■ EXERCISE AIM: In the climate crisis text, when will global warming reach 1.5°C?

■ DOCUMENT SECTION:
++++++++++

Hoesung Lee, IPCC Chair

Climate Crisis: UN IPCC Perspective

Global warming will continue, reaching 1.5°C in the first half of the 2030s and rising beyond 1.5°C, despite mitigation efforts today. The level of the temperature exceedance over 1.5°C will be in the range of 0.1°-0.2°C for several decades before the temperature declines to 1.5°C by the end of 2100, if global emissions peak in 2025 and reach net zero by 2050. This pathway would allow the world to stay within a carbon budget for limiting warming to 1.5°C by the end of this century. This pathway calls for prioritizing adaptation toward 1.5°C warming and enabling the capacity for negative emissions while pursuing rapid reductions in global emissions. Immediate reductions are necessary to reduce the temperature overshoot.

++++++++++

■ PROVIDED INFORMATION:
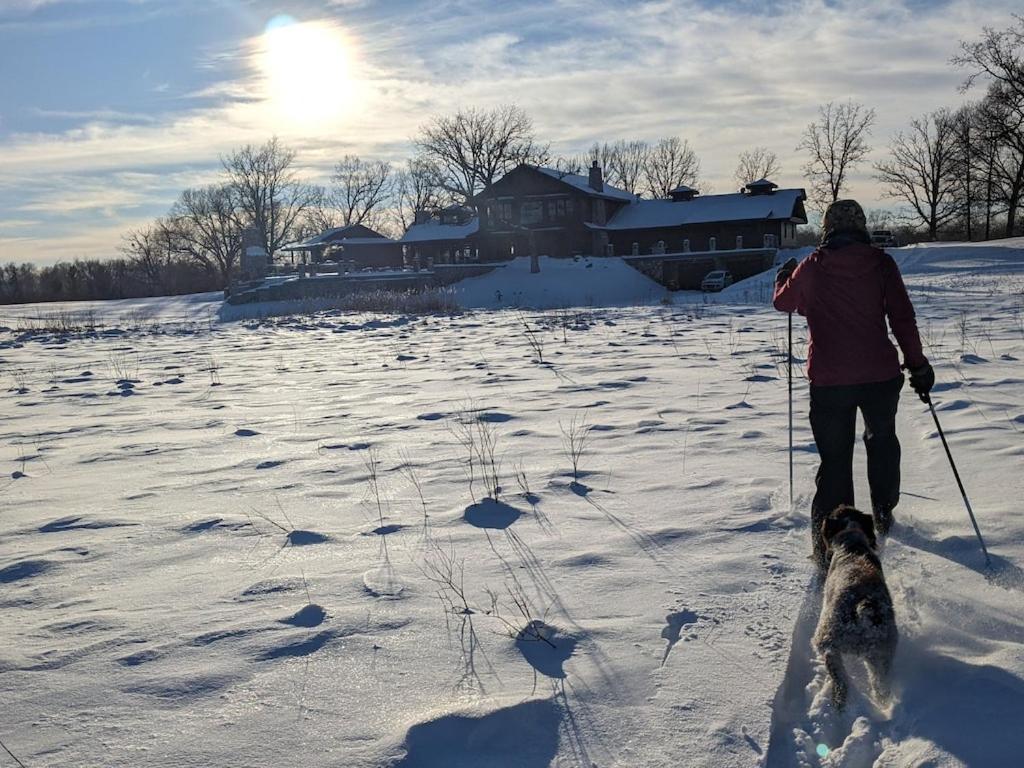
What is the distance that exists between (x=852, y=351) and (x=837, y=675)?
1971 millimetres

++++++++++

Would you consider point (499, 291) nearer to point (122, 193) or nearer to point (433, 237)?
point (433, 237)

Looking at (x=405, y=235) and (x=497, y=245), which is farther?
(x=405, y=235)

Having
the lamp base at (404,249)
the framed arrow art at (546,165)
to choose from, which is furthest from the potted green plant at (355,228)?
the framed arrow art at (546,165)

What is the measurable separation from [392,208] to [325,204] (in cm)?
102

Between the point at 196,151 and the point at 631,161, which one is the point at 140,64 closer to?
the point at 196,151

++++++++++

■ ANSWER FOR THIS EXERCISE: In the first half of the 2030s.